Shahar Peer loses match, wins respect

From The Times (UK):
In the end Shahar Peer’s fervent determination to prove her point that sport and politics should not mix produced a noble effort but it was not sufficient to unsettle somebody she reveres as a true legend of tennis.

Peer had collected an impressive array of scalps as she moved into the semi-final; world no 3 Caroline Wozniacki, Australian Open semi-finalist Li Na and the controversial young Belgian Yanina Wickmayer who was initially banned from tennis for a year after missing drug tests but returned courtesy of her lawyers to win her first tournament back in Auckland.

All that counted for nothing as Williams, so supportive a year ago when the Israeli was denied the necessary visa for entrance into the United Arab Emirates, staged an initial onslaught of aggression that effectively intimidated Peer for the entirety of the first set.

Within just 22 minutes Williams was a set to the good with Peer’s serve broken three times in succession. Getting through to the finals depends so much on mental toughness and it suddenly seemed that so much of the 22 year-old’s had been spent dealing with the issues of the last week.

“I have to say that I was really focused on the match,” maintained the third seeded victor. “Really focused on trying to win. I definitely started well, and I felt like I was playing very aggressively and just basically taking a lot of time away from her.”

Things changed a little in the second set and Peer began to show the fighting qualities that had been so prevalent all week. She fought back from an initial two game deficit and then warded off five Williams break points in a marathon game that featured nine deuces and last almost as long as the opening set.

Williams certainly appeared to be tiring under the sweltering sun but finally Peer hit two impetuous forehands that proved costly, giving the experienced American the break that proved crucial.

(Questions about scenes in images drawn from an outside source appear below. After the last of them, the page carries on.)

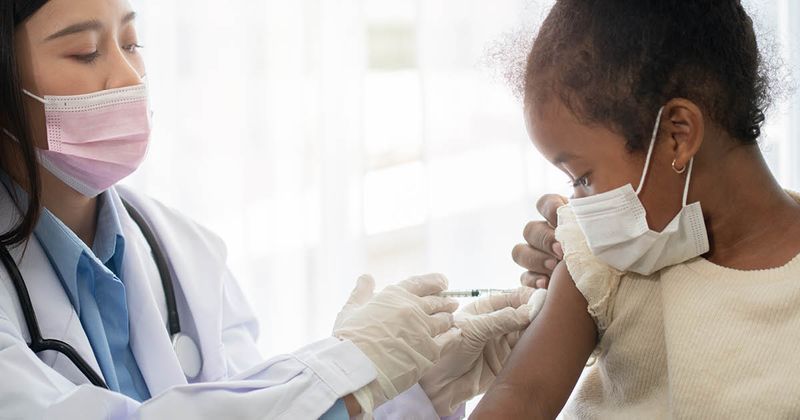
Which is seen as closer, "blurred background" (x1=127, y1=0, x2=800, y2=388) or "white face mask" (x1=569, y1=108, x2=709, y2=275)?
"white face mask" (x1=569, y1=108, x2=709, y2=275)

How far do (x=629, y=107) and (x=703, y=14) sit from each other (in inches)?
6.7

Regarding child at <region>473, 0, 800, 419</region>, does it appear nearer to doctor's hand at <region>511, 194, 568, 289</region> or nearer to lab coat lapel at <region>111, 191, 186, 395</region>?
doctor's hand at <region>511, 194, 568, 289</region>

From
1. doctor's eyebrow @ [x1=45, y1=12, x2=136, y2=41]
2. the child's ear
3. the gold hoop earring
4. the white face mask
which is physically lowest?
the white face mask

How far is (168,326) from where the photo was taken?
1634 millimetres

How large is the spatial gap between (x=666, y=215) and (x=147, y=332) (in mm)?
909

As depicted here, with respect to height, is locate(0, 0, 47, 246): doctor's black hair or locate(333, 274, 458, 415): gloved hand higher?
locate(0, 0, 47, 246): doctor's black hair

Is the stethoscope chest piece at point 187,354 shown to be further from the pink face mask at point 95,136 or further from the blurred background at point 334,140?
the blurred background at point 334,140

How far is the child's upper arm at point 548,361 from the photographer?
1369 millimetres

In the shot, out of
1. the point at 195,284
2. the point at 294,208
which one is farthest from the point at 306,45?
the point at 195,284

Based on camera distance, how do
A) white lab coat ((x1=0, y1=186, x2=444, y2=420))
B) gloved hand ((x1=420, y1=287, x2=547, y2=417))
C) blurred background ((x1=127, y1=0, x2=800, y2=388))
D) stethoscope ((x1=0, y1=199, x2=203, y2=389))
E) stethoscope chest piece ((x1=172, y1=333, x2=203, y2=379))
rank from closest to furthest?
white lab coat ((x1=0, y1=186, x2=444, y2=420))
stethoscope ((x1=0, y1=199, x2=203, y2=389))
gloved hand ((x1=420, y1=287, x2=547, y2=417))
stethoscope chest piece ((x1=172, y1=333, x2=203, y2=379))
blurred background ((x1=127, y1=0, x2=800, y2=388))

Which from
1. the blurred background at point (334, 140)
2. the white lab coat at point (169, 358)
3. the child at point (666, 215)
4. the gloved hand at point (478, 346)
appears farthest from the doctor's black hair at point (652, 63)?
the blurred background at point (334, 140)

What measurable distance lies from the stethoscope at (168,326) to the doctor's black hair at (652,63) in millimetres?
812

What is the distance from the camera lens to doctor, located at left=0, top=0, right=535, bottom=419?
4.25 ft

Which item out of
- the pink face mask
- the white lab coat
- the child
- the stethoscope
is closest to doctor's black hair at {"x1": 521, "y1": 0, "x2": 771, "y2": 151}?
the child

“I’m sure I will learn and benefit from this experience,” insisted Peer. “This time last year I remember being at home in Israel watching Venus win the final. This week I have beaten some really good players and had to deal with a lot of things. I am really happy with the way I came through it and now I hope to come back next year.”

Now, that's Hasbara.

Israel and its supporters spend so much time being on the defensive, but Shahar Peer shows how it should be done. Unapologetically fight for your principles, take all of the obstacles as mere bumps in the road and ignore all the distractions.